"""

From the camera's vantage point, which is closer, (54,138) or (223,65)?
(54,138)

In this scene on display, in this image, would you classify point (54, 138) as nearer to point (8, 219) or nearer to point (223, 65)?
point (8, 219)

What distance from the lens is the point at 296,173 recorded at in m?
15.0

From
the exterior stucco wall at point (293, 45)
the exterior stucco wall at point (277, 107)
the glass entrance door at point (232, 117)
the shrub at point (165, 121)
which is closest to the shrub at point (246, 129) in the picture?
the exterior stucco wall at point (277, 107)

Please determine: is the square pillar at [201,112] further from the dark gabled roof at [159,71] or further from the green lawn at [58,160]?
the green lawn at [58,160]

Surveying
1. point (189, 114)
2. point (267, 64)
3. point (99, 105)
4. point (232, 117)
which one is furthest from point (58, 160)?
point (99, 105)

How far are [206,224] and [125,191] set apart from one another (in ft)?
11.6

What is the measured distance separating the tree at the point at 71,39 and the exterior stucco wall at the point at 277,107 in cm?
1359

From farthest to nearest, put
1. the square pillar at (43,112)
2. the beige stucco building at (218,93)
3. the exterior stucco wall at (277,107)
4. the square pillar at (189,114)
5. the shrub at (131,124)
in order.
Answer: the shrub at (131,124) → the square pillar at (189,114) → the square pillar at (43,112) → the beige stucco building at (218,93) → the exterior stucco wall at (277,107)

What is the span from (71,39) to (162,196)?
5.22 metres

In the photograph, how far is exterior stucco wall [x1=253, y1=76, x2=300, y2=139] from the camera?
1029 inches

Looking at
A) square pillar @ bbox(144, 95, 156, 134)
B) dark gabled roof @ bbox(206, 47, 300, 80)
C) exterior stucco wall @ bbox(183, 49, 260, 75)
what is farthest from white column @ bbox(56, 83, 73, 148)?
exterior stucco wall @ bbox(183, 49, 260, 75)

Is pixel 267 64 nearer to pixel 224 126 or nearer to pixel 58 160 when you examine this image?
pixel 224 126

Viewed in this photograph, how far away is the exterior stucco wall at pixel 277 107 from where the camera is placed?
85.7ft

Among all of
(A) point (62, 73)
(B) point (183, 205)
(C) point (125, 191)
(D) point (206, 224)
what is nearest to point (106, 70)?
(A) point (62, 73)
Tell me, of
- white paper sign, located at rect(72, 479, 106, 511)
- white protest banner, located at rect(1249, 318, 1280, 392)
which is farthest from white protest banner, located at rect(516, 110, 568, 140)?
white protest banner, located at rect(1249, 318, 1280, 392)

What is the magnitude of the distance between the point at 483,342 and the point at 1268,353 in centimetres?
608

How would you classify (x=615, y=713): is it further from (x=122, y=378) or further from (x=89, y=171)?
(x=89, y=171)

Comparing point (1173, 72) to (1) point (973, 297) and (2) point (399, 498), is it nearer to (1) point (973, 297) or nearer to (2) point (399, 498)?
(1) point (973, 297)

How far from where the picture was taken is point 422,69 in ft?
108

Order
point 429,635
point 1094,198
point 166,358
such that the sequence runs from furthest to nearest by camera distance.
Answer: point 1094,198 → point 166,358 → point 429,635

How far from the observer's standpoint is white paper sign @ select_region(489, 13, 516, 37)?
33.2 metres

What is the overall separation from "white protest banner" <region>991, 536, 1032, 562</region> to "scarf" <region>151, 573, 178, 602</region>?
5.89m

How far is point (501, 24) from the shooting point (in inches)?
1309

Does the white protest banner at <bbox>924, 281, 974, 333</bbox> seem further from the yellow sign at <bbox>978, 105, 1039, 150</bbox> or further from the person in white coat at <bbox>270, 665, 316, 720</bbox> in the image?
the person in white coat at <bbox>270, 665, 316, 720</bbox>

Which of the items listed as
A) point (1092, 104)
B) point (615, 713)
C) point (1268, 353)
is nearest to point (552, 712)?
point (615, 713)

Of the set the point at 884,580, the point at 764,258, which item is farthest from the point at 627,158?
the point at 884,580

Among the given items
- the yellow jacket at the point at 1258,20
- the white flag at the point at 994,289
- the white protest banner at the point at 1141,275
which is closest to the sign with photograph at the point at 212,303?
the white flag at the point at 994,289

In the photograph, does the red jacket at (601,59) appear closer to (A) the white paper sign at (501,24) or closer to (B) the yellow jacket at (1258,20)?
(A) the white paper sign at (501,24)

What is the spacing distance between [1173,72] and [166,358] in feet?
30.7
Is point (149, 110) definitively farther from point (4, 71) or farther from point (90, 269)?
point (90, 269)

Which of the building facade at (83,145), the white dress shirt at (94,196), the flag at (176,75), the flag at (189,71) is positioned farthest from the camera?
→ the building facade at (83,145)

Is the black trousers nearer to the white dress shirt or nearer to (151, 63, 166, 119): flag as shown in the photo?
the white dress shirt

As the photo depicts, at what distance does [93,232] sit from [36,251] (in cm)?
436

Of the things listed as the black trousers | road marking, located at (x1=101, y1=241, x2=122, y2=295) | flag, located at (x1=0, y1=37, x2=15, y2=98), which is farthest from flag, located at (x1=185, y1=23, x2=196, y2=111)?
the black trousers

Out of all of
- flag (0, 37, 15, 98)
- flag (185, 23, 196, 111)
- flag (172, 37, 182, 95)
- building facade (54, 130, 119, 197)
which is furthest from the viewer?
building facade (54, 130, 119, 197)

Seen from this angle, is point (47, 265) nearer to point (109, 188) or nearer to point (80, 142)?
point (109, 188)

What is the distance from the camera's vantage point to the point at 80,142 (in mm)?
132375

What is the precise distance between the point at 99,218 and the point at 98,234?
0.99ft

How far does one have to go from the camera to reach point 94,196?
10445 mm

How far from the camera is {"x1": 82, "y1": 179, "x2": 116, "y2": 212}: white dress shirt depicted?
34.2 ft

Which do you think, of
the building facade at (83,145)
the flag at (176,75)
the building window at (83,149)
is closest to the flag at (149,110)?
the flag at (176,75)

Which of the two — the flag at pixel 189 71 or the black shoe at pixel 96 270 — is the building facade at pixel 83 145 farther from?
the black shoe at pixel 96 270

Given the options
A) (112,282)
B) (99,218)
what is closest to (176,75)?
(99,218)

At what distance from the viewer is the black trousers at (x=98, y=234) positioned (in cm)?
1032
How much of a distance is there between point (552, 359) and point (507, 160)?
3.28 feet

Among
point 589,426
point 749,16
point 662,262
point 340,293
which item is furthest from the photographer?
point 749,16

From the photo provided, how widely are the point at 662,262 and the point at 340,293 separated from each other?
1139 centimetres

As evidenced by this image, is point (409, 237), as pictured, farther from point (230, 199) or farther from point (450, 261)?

"""

▶ Work required: Extract each line of the material exactly as it stands.

▶ The output:
From the camera's vantage point, which is closer, (54,138) or (223,65)?
(54,138)

In this scene on display, in this image, would you classify point (54, 138) as nearer to point (8, 219) or nearer to point (223, 65)?
point (8, 219)

What distance from the lens is the point at 296,173 recorded at in m?
15.0

From
the exterior stucco wall at point (293, 45)
the exterior stucco wall at point (277, 107)
the glass entrance door at point (232, 117)
the shrub at point (165, 121)
which is closest to the shrub at point (246, 129) in the picture?
the exterior stucco wall at point (277, 107)

Please determine: is the square pillar at [201,112] further from the dark gabled roof at [159,71] or further from the green lawn at [58,160]?
the green lawn at [58,160]

Surveying
1. point (189, 114)
2. point (267, 64)
3. point (99, 105)
4. point (232, 117)
which one is furthest from point (58, 160)?
point (99, 105)

How far are [206,224] and [125,191] set apart from one another (in ft)?
11.6

What is the measured distance separating the tree at the point at 71,39 and the exterior stucco wall at the point at 277,107 in cm?
1359

From farthest to nearest, put
1. the square pillar at (43,112)
2. the beige stucco building at (218,93)
3. the exterior stucco wall at (277,107)
4. the square pillar at (189,114)
5. the shrub at (131,124)
in order.
Answer: the shrub at (131,124) → the square pillar at (189,114) → the square pillar at (43,112) → the beige stucco building at (218,93) → the exterior stucco wall at (277,107)

What is the span from (71,39) to (162,196)?
5.22 metres

In the photograph, how far is exterior stucco wall [x1=253, y1=76, x2=300, y2=139] from the camera?
1029 inches

Looking at
A) square pillar @ bbox(144, 95, 156, 134)
B) dark gabled roof @ bbox(206, 47, 300, 80)
C) exterior stucco wall @ bbox(183, 49, 260, 75)
what is farthest from white column @ bbox(56, 83, 73, 148)?
exterior stucco wall @ bbox(183, 49, 260, 75)

Is pixel 267 64 nearer to pixel 224 126 or nearer to pixel 58 160 when you examine this image?
pixel 224 126

Viewed in this photograph, how far away is the exterior stucco wall at pixel 277 107 from where the camera is placed?
85.7ft

Among all of
(A) point (62, 73)
(B) point (183, 205)
(C) point (125, 191)
(D) point (206, 224)
what is nearest to point (106, 70)?
(A) point (62, 73)
Tell me, of
- white paper sign, located at rect(72, 479, 106, 511)
- white protest banner, located at rect(1249, 318, 1280, 392)
which is farthest from white protest banner, located at rect(516, 110, 568, 140)?
white protest banner, located at rect(1249, 318, 1280, 392)

What is the magnitude of the distance between the point at 483,342 and the point at 1268,353 in centimetres?
608

How would you classify (x=615, y=713): is it further from (x=122, y=378) or further from (x=89, y=171)?
(x=89, y=171)

Comparing point (1173, 72) to (1) point (973, 297) and (2) point (399, 498), is it nearer to (1) point (973, 297) or nearer to (2) point (399, 498)?
(1) point (973, 297)

How far from where the picture was taken is point 422,69 in ft?
108

Order
point 429,635
point 1094,198
point 166,358
such that the sequence runs from furthest to nearest by camera distance.
Answer: point 1094,198 → point 166,358 → point 429,635

How far from the observer's standpoint is white paper sign @ select_region(489, 13, 516, 37)?
33.2 metres

What is the overall separation from "white protest banner" <region>991, 536, 1032, 562</region> to "scarf" <region>151, 573, 178, 602</region>?
5.89m

How far is point (501, 24) from the shooting point (in inches)?
1309

Does the white protest banner at <bbox>924, 281, 974, 333</bbox> seem further from the yellow sign at <bbox>978, 105, 1039, 150</bbox> or further from the person in white coat at <bbox>270, 665, 316, 720</bbox> in the image?
the person in white coat at <bbox>270, 665, 316, 720</bbox>

Which of the items listed as
A) point (1092, 104)
B) point (615, 713)
C) point (1268, 353)
is nearest to point (552, 712)?
point (615, 713)

Of the set the point at 884,580, the point at 764,258, which item is farthest from the point at 627,158?
the point at 884,580

Among the given items
- the yellow jacket at the point at 1258,20
- the white flag at the point at 994,289
- the white protest banner at the point at 1141,275
which is closest to the sign with photograph at the point at 212,303?
the white flag at the point at 994,289

In the photograph, does the red jacket at (601,59) appear closer to (A) the white paper sign at (501,24) or closer to (B) the yellow jacket at (1258,20)?
(A) the white paper sign at (501,24)

What is the spacing distance between [1173,72] and [166,358] in feet?
30.7
Is point (149, 110) definitively farther from point (4, 71) or farther from point (90, 269)?
point (90, 269)

Which of the building facade at (83,145), the white dress shirt at (94,196), the flag at (176,75), the flag at (189,71) is positioned farthest from the camera?
→ the building facade at (83,145)

Is the black trousers nearer to the white dress shirt or nearer to (151, 63, 166, 119): flag as shown in the photo?
the white dress shirt

As the photo depicts, at what distance does [93,232] sit from [36,251] (in cm)?
436

Of the things listed as the black trousers | road marking, located at (x1=101, y1=241, x2=122, y2=295) | flag, located at (x1=0, y1=37, x2=15, y2=98), which is farthest from flag, located at (x1=185, y1=23, x2=196, y2=111)?
the black trousers

Out of all of
- flag (0, 37, 15, 98)
- flag (185, 23, 196, 111)
- flag (172, 37, 182, 95)
- building facade (54, 130, 119, 197)
which is furthest from the viewer?
building facade (54, 130, 119, 197)

Seen from this angle, is point (47, 265) nearer to point (109, 188) or nearer to point (80, 142)?
point (109, 188)

What is the distance from the camera's vantage point to the point at 80,142 (in mm)?
132375

What is the precise distance between the point at 99,218 and the point at 98,234?
0.99ft

How far does one have to go from the camera to reach point 94,196?
10445 mm

How far from the camera is {"x1": 82, "y1": 179, "x2": 116, "y2": 212}: white dress shirt depicted?
34.2 ft

Which do you think, of
the building facade at (83,145)
the flag at (176,75)
the building window at (83,149)
is closest to the flag at (149,110)?
the flag at (176,75)

Which of the two — the flag at pixel 189 71 or the black shoe at pixel 96 270 — is the building facade at pixel 83 145 farther from?
the black shoe at pixel 96 270

Given the options
A) (112,282)
B) (99,218)
what is closest to (176,75)?
(99,218)

At what distance from the viewer is the black trousers at (x=98, y=234) positioned (in cm)?
1032
How much of a distance is there between point (552, 359) and point (507, 160)?
3.28 feet

Among
point 589,426
point 749,16
point 662,262
point 340,293
which item is furthest from the photographer?
point 749,16

From the photo provided, how widely are the point at 662,262 and the point at 340,293 separated from each other?
1139 centimetres

As evidenced by this image, is point (409, 237), as pictured, farther from point (230, 199) or farther from point (450, 261)?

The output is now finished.